Rewrite the part of the rows below that opens with the line containing "From the listed choices" and closes with the line containing "which is closest to the point at 386,478?", both lines included, as a numbered list without blank lines.

Listed records:
*-*-*
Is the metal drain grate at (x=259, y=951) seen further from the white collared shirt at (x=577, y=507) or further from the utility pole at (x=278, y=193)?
*-*-*
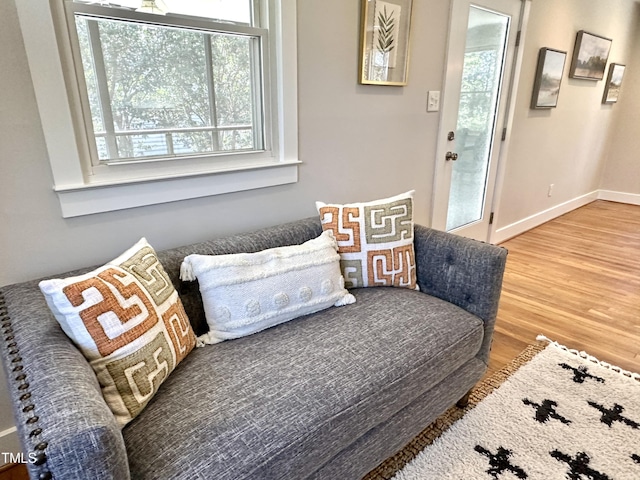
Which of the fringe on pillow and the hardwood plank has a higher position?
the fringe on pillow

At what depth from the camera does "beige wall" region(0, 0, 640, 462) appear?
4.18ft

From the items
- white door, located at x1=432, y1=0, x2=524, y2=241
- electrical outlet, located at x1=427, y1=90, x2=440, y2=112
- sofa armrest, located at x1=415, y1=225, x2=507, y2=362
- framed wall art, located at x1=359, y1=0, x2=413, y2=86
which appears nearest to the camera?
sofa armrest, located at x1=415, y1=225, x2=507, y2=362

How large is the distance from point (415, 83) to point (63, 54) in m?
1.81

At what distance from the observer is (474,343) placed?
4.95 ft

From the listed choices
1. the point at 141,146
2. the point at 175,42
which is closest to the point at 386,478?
*-*-*
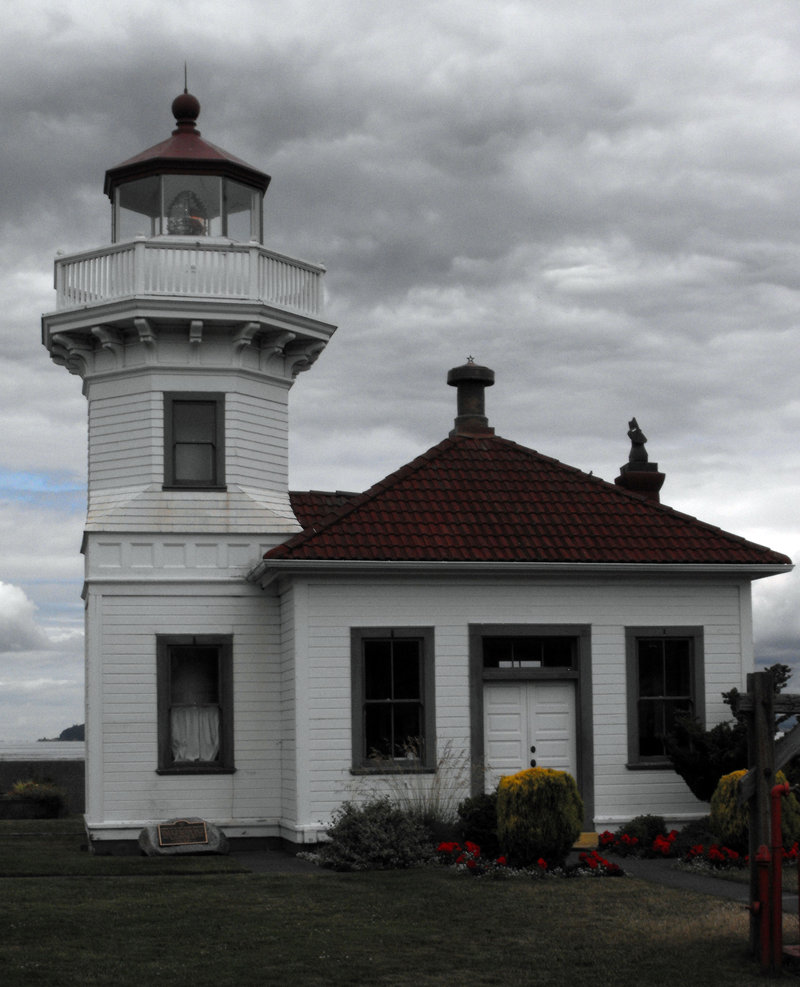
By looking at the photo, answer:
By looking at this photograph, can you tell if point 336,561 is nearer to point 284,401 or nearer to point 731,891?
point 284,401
*-*-*
Output for this task:
1. From the listed choices
2. 1. the point at 141,146
3. 2. the point at 175,42
4. which is closest to the point at 386,478?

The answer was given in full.